WHAT YOU ARE ASKED TO DO:
Rewrite the data from the line containing "Among [695,391] |" through the end, replacing "camera" with "lens" and leaving everything else as is.

DATASET ROWS:
◇ ◇ ◇ ◇ ◇

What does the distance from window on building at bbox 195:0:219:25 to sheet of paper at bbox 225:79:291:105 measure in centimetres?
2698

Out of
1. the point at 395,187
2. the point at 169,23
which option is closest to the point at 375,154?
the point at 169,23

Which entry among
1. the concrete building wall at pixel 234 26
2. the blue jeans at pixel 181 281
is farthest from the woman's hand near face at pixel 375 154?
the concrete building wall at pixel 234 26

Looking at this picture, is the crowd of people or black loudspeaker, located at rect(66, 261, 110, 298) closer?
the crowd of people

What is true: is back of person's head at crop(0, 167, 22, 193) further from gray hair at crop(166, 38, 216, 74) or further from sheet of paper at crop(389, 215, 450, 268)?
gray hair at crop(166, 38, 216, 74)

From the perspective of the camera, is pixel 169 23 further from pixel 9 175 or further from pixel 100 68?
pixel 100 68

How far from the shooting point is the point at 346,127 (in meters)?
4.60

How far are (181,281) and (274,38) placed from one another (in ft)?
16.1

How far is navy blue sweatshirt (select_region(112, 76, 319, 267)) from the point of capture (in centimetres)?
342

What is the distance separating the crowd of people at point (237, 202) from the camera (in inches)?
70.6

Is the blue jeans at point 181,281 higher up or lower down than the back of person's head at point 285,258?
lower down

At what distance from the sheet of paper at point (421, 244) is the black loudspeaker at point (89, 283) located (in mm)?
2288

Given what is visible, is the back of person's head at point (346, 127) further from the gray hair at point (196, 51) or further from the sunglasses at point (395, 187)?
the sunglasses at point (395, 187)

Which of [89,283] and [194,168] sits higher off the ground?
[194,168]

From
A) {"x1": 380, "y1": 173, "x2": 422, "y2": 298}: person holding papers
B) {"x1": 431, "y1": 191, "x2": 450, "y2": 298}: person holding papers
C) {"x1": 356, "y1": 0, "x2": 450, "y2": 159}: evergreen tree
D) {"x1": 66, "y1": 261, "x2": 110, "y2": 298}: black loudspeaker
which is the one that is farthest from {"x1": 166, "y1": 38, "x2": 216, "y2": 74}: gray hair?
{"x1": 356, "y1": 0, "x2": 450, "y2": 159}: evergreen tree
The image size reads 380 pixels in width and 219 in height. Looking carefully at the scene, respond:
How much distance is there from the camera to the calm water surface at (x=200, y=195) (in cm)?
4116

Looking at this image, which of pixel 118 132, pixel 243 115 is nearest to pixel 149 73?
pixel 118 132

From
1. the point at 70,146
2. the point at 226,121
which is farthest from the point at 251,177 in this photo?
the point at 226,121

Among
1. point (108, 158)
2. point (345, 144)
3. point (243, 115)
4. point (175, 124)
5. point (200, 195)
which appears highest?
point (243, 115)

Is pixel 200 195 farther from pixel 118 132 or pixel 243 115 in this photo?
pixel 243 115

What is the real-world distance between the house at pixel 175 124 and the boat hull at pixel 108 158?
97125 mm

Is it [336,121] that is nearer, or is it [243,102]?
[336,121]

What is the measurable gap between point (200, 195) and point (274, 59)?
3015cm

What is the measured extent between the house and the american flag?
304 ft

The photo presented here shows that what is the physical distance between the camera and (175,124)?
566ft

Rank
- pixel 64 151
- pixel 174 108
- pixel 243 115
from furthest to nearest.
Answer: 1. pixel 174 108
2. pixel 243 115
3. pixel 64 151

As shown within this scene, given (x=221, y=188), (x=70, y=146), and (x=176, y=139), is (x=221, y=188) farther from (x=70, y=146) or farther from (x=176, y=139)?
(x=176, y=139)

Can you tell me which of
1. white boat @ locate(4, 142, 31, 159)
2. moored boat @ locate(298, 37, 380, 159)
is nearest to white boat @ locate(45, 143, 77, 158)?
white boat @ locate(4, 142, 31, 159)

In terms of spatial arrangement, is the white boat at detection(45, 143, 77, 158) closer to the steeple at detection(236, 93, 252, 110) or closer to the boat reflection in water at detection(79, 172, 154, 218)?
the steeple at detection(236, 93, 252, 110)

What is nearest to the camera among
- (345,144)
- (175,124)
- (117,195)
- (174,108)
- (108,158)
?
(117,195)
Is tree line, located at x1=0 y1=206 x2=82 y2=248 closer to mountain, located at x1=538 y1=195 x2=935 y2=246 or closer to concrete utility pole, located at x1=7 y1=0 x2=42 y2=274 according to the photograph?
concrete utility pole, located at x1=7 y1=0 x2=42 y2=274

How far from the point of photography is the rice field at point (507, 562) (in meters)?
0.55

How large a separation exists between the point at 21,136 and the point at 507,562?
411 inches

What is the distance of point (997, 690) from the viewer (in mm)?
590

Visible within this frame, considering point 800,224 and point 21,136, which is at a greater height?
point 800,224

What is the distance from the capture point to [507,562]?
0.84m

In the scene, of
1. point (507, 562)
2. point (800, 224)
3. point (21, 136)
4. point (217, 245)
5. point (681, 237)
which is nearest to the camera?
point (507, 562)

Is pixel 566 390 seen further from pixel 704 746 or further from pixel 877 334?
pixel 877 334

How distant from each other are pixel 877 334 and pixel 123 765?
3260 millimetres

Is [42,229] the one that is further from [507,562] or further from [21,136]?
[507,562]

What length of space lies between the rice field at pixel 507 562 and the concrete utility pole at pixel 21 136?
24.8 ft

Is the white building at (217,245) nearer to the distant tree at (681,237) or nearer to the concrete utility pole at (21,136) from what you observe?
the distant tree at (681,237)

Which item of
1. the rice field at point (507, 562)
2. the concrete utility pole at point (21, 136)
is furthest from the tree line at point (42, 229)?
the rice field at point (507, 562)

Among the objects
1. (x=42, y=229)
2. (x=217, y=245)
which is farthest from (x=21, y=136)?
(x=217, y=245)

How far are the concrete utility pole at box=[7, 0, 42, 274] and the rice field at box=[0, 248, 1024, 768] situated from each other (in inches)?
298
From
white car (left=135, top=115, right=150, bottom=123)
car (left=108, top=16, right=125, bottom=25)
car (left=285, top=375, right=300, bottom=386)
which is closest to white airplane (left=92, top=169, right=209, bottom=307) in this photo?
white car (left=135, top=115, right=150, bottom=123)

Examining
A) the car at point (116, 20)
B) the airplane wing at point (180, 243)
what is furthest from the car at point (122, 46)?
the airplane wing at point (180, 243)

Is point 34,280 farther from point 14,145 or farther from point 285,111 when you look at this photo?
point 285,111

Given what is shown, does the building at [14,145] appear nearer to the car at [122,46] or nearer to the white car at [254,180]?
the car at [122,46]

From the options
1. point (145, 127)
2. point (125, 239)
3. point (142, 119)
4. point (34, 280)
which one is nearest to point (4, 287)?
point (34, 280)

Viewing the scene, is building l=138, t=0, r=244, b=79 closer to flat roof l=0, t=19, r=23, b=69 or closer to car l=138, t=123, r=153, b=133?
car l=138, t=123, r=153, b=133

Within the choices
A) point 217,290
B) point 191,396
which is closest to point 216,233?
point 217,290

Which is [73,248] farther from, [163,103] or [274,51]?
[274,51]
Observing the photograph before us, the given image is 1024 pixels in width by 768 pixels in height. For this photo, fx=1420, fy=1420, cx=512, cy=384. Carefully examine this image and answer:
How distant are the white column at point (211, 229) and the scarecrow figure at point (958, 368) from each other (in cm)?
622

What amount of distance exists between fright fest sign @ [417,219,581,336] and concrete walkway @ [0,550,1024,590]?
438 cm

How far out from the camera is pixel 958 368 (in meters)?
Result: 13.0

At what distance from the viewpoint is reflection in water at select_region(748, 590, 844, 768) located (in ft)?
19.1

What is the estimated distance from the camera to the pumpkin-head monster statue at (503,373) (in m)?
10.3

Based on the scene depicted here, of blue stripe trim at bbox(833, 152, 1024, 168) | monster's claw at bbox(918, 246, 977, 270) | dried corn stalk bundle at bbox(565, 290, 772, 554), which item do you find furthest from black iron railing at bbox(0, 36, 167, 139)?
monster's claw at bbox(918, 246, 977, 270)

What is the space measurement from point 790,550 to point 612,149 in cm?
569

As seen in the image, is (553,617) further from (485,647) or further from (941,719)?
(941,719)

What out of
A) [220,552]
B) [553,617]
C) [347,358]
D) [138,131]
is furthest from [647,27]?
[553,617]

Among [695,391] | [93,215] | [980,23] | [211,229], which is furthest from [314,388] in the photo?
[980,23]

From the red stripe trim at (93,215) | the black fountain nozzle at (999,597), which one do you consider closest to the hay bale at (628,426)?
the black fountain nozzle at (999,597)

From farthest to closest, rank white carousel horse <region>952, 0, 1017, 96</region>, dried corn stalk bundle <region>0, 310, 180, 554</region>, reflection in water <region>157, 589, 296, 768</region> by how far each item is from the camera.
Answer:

◇ ◇ ◇ ◇ ◇

ANSWER TO THE EXERCISE:
Among [695,391] | [93,215] | [980,23] | [211,229], which is furthest from [314,388] in the photo?
[980,23]

From the red stripe trim at (93,215) | the black fountain nozzle at (999,597), which one do you consider closest to the hay bale at (628,426)?
the black fountain nozzle at (999,597)

From farthest to closest, rank white carousel horse <region>952, 0, 1017, 96</region>, dried corn stalk bundle <region>0, 310, 180, 554</region>, reflection in water <region>157, 589, 296, 768</region> by how far each item is from the lens.
Answer:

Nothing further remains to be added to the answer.